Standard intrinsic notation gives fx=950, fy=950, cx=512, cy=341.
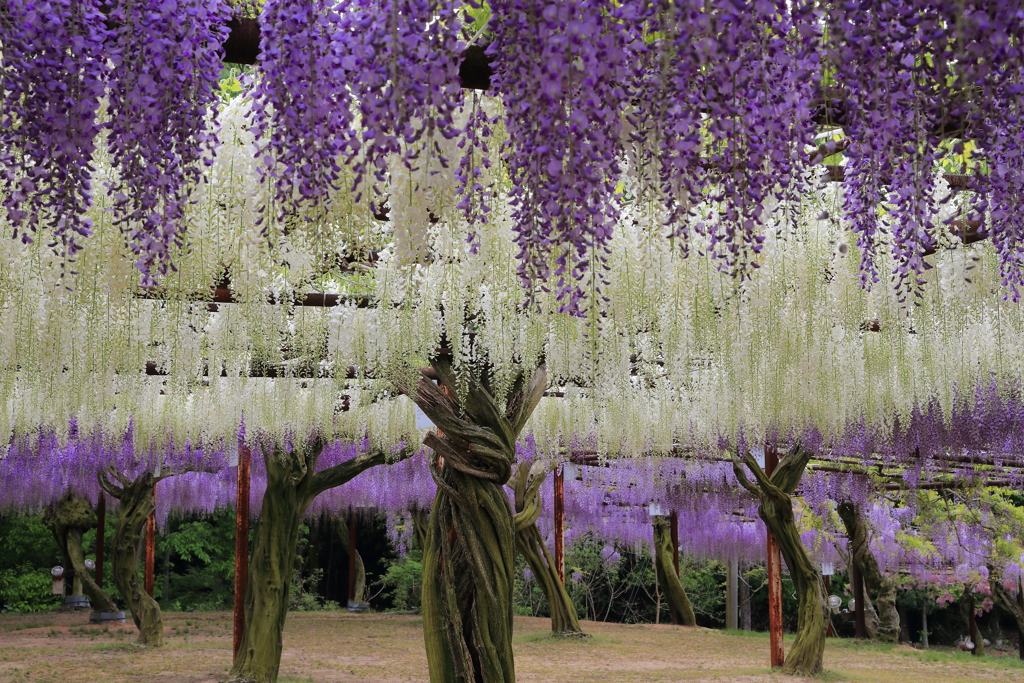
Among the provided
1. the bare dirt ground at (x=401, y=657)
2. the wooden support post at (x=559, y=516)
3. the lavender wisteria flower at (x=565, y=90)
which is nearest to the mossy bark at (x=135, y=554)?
the bare dirt ground at (x=401, y=657)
_ _ _ _ _ _ _
▶ **Goal**:
Recast the entire listing above as a numbered list with one entry per line. Omit blank lines and leave the pictures out.

▶ **Finished exercise**:
1. Standard intrinsic notation gives fx=950, fy=950, cx=512, cy=341.
2. Among the provided
3. 1. the bare dirt ground at (x=401, y=657)
4. 2. the wooden support post at (x=559, y=516)
5. 3. the lavender wisteria flower at (x=565, y=90)
6. which is nearest to the mossy bark at (x=135, y=554)?
7. the bare dirt ground at (x=401, y=657)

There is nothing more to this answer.